TASK GOAL: Copy out in full every line between the line holding "Within the items" and the line holding "4.94 metres", inclusive, keeping the wording of each entry unchanged. Scale only the numbers in the answers (coordinates, box bounds and distances) by 2.3, rounding each result to the same number of decimal places as the original, with halves rounded up.

LISTING:

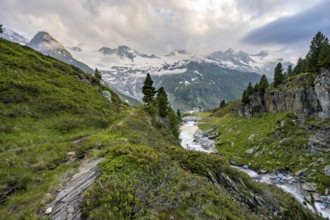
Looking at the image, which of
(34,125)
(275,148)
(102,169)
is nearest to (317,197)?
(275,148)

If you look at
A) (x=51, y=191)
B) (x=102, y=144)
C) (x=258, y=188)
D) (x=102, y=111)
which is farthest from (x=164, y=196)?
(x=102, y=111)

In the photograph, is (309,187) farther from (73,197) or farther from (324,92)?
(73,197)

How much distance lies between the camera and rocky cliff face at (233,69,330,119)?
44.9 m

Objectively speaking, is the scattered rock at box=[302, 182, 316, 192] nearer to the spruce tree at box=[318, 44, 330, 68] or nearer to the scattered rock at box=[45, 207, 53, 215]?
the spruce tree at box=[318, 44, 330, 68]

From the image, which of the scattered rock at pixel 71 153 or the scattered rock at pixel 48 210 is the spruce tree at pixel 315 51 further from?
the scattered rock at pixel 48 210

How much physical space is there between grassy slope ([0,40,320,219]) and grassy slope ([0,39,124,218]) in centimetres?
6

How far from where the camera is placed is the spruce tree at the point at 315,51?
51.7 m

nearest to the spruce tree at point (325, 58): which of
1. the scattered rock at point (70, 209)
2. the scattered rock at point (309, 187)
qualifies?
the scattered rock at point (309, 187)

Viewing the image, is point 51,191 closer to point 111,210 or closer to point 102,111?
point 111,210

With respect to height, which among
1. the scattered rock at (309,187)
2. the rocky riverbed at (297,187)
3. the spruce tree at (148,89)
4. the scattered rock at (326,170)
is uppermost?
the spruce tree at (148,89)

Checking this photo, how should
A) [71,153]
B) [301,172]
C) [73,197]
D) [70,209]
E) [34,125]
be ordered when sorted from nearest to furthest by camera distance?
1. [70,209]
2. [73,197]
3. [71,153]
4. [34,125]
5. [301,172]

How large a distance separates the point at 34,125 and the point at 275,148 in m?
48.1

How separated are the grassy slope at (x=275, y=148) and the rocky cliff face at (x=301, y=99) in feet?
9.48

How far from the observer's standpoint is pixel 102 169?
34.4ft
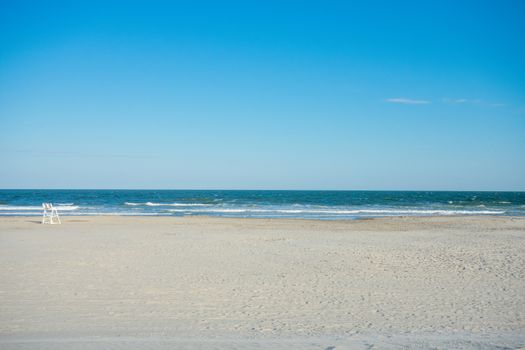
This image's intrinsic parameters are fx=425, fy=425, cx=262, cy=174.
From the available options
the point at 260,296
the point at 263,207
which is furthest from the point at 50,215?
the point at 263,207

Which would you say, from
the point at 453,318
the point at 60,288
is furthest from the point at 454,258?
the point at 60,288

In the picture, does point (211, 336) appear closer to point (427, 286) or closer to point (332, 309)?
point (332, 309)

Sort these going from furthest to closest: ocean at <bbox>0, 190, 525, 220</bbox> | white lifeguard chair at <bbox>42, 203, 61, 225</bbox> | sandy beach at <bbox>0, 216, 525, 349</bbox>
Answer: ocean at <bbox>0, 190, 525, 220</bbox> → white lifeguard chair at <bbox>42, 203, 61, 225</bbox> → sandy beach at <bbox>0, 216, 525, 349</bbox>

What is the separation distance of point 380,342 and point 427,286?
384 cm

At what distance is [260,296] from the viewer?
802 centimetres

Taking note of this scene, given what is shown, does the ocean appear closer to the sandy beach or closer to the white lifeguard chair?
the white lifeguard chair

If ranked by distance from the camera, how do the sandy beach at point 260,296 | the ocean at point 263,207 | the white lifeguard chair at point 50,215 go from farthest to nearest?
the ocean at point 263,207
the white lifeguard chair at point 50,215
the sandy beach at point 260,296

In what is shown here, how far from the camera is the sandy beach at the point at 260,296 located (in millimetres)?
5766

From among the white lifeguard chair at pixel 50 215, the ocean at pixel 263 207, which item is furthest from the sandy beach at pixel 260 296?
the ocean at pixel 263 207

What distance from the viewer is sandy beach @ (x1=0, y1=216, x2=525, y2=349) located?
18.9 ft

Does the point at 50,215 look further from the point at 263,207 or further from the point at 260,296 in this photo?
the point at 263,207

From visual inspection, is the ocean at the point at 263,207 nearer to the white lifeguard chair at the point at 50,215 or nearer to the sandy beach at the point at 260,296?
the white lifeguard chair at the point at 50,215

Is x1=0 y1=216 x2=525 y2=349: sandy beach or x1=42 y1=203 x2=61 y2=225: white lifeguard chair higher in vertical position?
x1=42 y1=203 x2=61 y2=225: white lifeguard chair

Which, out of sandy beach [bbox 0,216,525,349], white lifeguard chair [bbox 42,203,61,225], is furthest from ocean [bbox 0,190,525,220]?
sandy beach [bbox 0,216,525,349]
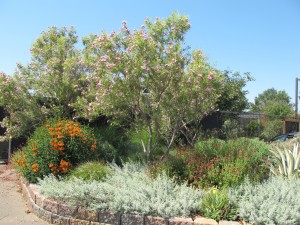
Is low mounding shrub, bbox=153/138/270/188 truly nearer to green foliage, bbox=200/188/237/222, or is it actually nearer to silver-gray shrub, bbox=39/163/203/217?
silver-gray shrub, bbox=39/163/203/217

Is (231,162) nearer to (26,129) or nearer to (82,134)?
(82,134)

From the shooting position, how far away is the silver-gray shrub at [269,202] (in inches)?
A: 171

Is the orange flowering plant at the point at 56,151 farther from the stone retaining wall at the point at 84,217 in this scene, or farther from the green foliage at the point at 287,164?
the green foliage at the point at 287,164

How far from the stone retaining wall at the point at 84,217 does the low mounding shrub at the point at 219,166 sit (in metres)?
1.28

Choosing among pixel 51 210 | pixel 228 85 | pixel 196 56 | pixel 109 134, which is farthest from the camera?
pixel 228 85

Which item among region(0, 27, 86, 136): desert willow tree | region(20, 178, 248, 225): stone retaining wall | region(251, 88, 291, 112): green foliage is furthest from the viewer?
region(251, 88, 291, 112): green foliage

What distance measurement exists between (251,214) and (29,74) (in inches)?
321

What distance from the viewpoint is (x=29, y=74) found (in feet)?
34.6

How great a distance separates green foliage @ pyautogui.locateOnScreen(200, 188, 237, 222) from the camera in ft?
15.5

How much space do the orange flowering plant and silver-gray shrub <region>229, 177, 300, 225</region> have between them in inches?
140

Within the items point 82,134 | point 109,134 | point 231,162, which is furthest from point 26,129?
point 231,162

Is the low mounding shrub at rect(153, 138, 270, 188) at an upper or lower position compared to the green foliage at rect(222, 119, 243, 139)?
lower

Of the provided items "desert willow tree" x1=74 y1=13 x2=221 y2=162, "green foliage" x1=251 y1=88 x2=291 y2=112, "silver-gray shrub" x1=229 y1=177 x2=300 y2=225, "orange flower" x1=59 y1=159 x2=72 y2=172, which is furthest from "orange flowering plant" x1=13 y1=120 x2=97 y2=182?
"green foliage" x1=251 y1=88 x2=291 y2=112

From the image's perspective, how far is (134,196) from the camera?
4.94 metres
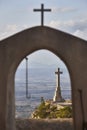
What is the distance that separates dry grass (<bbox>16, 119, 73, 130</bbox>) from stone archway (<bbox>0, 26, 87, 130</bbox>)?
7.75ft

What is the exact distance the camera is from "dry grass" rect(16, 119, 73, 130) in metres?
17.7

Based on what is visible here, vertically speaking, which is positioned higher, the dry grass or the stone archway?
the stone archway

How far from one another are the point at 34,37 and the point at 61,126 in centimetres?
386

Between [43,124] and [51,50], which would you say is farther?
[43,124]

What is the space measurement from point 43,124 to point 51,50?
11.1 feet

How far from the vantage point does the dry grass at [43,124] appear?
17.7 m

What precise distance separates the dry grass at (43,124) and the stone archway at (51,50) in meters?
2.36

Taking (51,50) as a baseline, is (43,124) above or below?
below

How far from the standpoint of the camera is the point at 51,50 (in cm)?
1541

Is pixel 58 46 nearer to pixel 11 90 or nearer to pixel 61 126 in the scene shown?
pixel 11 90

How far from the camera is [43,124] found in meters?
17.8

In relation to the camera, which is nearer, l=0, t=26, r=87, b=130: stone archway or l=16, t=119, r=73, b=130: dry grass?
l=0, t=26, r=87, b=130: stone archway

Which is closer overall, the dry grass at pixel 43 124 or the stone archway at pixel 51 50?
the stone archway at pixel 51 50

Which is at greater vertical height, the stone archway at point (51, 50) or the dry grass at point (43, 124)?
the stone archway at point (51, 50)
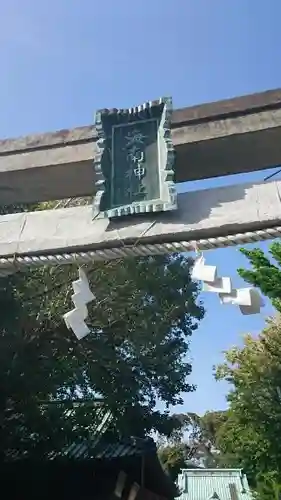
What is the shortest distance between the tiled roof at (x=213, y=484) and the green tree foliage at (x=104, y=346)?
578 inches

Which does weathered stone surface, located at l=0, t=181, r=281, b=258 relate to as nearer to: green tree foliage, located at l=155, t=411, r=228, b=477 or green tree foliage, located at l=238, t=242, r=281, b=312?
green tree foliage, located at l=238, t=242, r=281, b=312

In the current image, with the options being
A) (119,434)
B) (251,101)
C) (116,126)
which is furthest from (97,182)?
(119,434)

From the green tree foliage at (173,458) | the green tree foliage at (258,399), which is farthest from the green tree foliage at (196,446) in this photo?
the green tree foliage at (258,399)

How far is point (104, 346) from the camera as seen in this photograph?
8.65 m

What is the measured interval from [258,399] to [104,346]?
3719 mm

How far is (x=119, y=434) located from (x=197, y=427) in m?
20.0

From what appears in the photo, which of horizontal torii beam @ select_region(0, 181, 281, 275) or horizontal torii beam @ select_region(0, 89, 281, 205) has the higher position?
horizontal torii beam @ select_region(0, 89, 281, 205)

EXERCISE ANSWER:
Within the items point 82,134 | point 109,134 | point 231,162, which is furthest from point 26,129?
point 531,373

Is the low mounding shrub at rect(153, 138, 270, 188) at an upper or lower position compared to the green foliage at rect(222, 119, 243, 139)?
lower

Of the provided items "desert willow tree" x1=74 y1=13 x2=221 y2=162, "green foliage" x1=251 y1=88 x2=291 y2=112, "silver-gray shrub" x1=229 y1=177 x2=300 y2=225, "orange flower" x1=59 y1=159 x2=72 y2=172, which is furthest from "orange flowering plant" x1=13 y1=120 x2=97 y2=182?
"green foliage" x1=577 y1=202 x2=669 y2=258

From the image's perspective, how far is (134,196) from the camera?
11.36 metres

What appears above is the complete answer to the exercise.